> **TASK DESCRIPTION**
Rewrite each of the records below, replacing "bridge truss beam" with "steel girder" wherever it occurs and leaving everything else unchanged. Leave the pictures out of your answer.
□ □ □
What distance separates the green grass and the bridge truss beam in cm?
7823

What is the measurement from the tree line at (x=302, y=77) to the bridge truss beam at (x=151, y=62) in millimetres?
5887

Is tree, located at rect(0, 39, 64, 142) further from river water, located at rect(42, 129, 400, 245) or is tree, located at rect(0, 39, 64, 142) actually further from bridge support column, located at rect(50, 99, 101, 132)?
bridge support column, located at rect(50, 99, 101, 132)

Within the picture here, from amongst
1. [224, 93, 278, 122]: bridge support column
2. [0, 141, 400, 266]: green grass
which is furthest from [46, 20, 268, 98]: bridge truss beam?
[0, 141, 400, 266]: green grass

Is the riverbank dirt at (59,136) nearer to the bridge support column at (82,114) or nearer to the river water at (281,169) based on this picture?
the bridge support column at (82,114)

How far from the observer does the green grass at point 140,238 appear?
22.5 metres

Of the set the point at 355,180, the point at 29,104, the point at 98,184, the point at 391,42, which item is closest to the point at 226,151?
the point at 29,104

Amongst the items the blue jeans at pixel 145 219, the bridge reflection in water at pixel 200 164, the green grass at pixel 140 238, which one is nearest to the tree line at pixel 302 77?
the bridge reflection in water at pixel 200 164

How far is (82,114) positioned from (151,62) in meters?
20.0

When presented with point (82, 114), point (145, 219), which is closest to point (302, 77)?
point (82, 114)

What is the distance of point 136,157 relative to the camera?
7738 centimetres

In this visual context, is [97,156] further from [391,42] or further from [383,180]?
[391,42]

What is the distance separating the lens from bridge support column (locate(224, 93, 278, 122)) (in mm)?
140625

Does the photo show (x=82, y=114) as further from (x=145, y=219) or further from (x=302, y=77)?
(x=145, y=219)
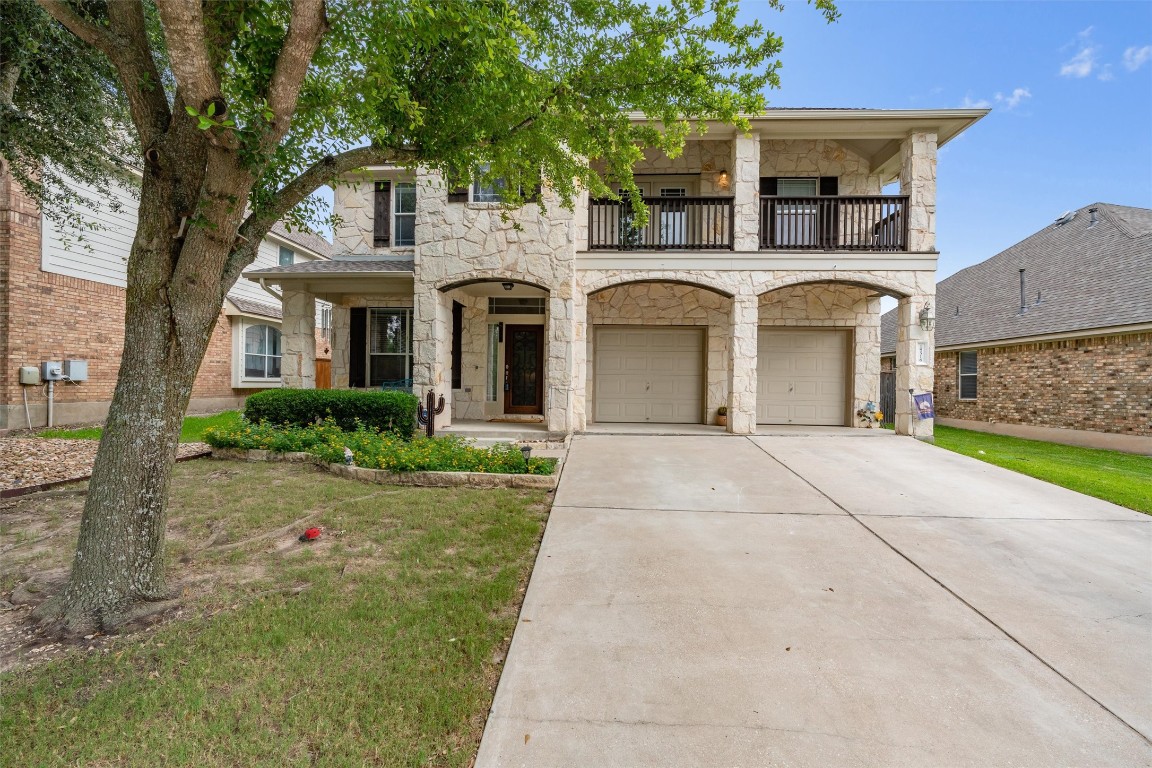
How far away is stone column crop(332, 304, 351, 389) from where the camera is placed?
36.2ft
□ □ □
> **SOLUTION TO THE PROBLEM**
What distance separates the green grass and the steel girder in cm?
7823

What is the measurement from the tree line at (x=302, y=77) to the steel girder at (x=151, y=62) in millimetres?
5887

Is tree, located at rect(0, 39, 64, 142) further from river water, located at rect(42, 129, 400, 245) or is tree, located at rect(0, 39, 64, 142) actually further from bridge support column, located at rect(50, 99, 101, 132)?
bridge support column, located at rect(50, 99, 101, 132)

Within the picture here, from amongst
1. [224, 93, 278, 122]: bridge support column
2. [0, 141, 400, 266]: green grass
which is furthest from [46, 20, 268, 98]: steel girder?
[0, 141, 400, 266]: green grass

Is the riverbank dirt at (59,136) nearer to the bridge support column at (82,114) or nearer to the river water at (281,169) based on this picture?
the bridge support column at (82,114)

How far from the observer does the green grass at point 140,238 appear?
22.5 metres

Of the set the point at 355,180, the point at 29,104, the point at 98,184, the point at 391,42, which item is closest to the point at 226,151?
the point at 29,104

Amongst the items the blue jeans at pixel 145 219, the bridge reflection in water at pixel 200 164, the green grass at pixel 140 238, which one is nearest to the tree line at pixel 302 77?
the bridge reflection in water at pixel 200 164

How far is (82,114) positioned from (151,62) in meters?
20.0

When presented with point (82, 114), point (145, 219), which is closest to point (302, 77)?
point (82, 114)

What is the distance of point 136,157 relative to the camera?
7738 centimetres

In this visual context, is [97,156] further from [391,42] or further from [383,180]?
[391,42]

What is the distance separating the lens from bridge support column (locate(224, 93, 278, 122)) (in mm)?
140625

Does the photo show (x=82, y=114) as further from (x=145, y=219) or further from (x=302, y=77)?
(x=145, y=219)
How far away is stone column crop(332, 304, 351, 389) from where the camera is placed?
36.2ft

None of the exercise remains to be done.